С перерывом меньше трёх недель состоялись два концерта, в которых выступали студенческие симфонические оркестры, разделенные океаном: 24 мая – Симфонический оркестр студентов Московской консерватории под управлением художественного руководителя Анатолия Левина, 11 июня – Симфонический оркестр Бард-колледжа из США под управлением президента колледжа Леона Ботштейна.
Эти два выступления объединяла Симфония № 15 ля мажор, соч. 141 Дмитрия Шостаковича. Интересен уже сам факт обращения студенческих оркестров к последней, самой философской симфонии великого композитора. Она, по сути, взгляд уже не со стороны земной суетной жизни, а из другого, надмирного бытия.
О Пятнадцатой симфонии Шостаковича можно сказать то же, что сказал Альфред Шнитке о своей Восьмой симфонии -что ему было позволено заглянуть туда, куда смертным обычно заглядывать не позволяют.
В концерте московского оркестра в первом отделении прозвучал заигранный до изнеможения скрипичный концерт П. Чайковского, который исполнила победительница V Международного конкурса им. Д. Ойстраха Джи Юн Ли (Южная Корея).
Я слышал ее на этом конкурсе и не могу сказать, что она тогда произвела на меня такое уж очень сильное впечатление, посему не ждал от предстоящего исполнения каких-то глубоких откровений или ярких эмоций. Но первые же звуки скрипки Джин Юн Ли приковали к себе внимание, которое не ослабевало на протяжении всего исполнения.
За время, прошедшее с V конкурса им. Д. Ойстраха, с молодой кореянкой произошла разительная перемена. Год назад она, как большинство выходцев из юго-восточной Азии, была технически великолепна, но при этом музыкально весьма вторична и поверхностна. Она просто копировала среднестатистическое русское исполнение. В этот же раз интерпретация Джи Юн Ли поразила своей естественностью и простотой.
Она не педалировала и так весьма сентиментальное настроение скрипичного концерта Чайковского, чем нередко спекулируют многие, и даже весьма именитые скрипачи. Джин Юн Ли исполнила концерт строго, сдержанно, временами величественно и с отменным вкусом. Это исполнение напомнило великолепное исполнение Четвертой симфонии Чайковского оркестром Сан-Франциско под управлением Сейджи Озавы в 1973 году, заставившее услышать её с новой стороны и утвердившего Озаву в числе лучших исполнителей симфоний Чайковского.
В лице дирижировавшего оркестром Анатолия Левина Джи Юн Ли обрела полного единомышленника, точно уловившего строгий стиль интерпретации солистки. Левин успешно преодолевал все скрытые ловушки сентиментальности, заложенные в партитуре скрипичного концерта, особенно его второй части. Очень органично Левин перешёл от лирической второй части к яркой и виртуозной третьей, блестяще собрав весь концерт по форме.
○ ○ ○ ○
• [Формулировка задания] Подхватите отрывок о концертах студенческих симфонических оркестров и продолжите его, начиная сразу после последнего предложения.

• [Исходные данные]
○ ○ ○ ○
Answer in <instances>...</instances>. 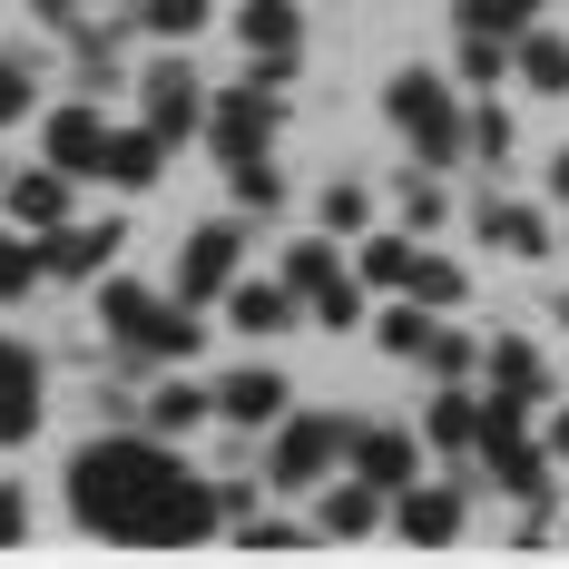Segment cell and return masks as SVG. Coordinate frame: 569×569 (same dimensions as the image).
○ ○ ○ ○
• [Письменный ответ]
Не просто хорошо, но великолепно звучал студенческий оркестр. Очень ровно были выстроены группы, особенно струнные и деревянные духовые. На удивление чисто звучала медь. На этом концерте Студенческий оркестр играл на уровне лучших профессиональных музыкальных коллективов. Видимо, взаимопонимание тандема Джин Юн Ли и Левина заразило оркестр и совершилось волшебство, когда собственно случайно собранные люди мгновенно превратились в коллектив, сцементированный волей и энергией дирижёра и солистки.
Безусловно, важна репетиционная работа, но чудо потому и чудо, оно не поддается рациональному анализу. Мы все – и слушатели в зале, и музыканты на сцене – стали свидетелями чуда, столь редкого в наши рациональные времена. Не исключено, это чудо неожиданно даже для тех, кто его сотворил.
Утверждаю, что это исполнение Скрипичного концерта Чайковского и Джин Юн Ли, и Симфоническим оркестром студентов Московской консерватории под управлением Анатолия Левина событийно даже на великолепном фоне московской музыкальной жизни последних сезонов. Неважно, что этот дневной концерт прошел при полупустом зале. Важно, что он был и зал аплодировал стоя. Даже в этом полупустом зале нашлись несколько десятков слушателей, сумевших оценить подлинный масштаб события, происшедшего крайне скромно, без помпы и фанфар, и запомнившие его надолго, если не навсегда.
Во втором отделении была прекрасно исполнена Пятнадцатая Симфония Дмитрия Шостаковича. С первого её исполнения в январе 1972 года эта симфония стала моей любимой, вытеснив на второе место Десятую.
Анатолий Левин провел её на одном дыхании – как захватил с первых нот внимание зала, так и ни на мгновение не отпустил его в течение всех 45 минут её звучания. Очень органично у Левина вписались в неё элементы коллажа, использованные автором – это и очевидные цитаты из увертюры к опере Дж. Россини «Вильгельм Телль», и из траурного марша из оперы Р. Вагнера «Гибель богов», и весьма завуалированные намеки на музыку М. Глинки и Г. Малера. Как бы из-за кулис на мгновение показывается начало его собственной Первой симфонии и ритм «темы нашествия» из знаменитой «Ленинградской».
Пятнадцатая симфония у Левина проявила, как это и было заложено в партитуре Шостаковичем, мистический характер. При этом неважно, отдавал ли себе в этом отчет сам автор. Тут как раз тот случай, когда гениальное сочинение вырывается из-под власти автора, будь то музыка или литература, и начинает развиваться по своим законам. Пятнадцатая симфония прозвучала как послание потомкам из иного, надмирного бытия.
Все эти шорохи, постукивания, звуки челесты наводят атмосферу спиритического сеанса. Причем отнюдь не в пародийном стиле, как мог бы это блестяще сделать Шостакович. Здесь всё всерьёз. И медиумом на этом сеансе был Левин, отключившийся от внешнего мира и погрузившийся в глубины мистики музыкального завещания гения. Его интерпретация Пятнадцатой симфонии Шостаковича воспринималась как откровение. И, вероятно, не только мной, судя по напряженной тишине в зале во время исполнения и взрыву аплодисментов по её окончании.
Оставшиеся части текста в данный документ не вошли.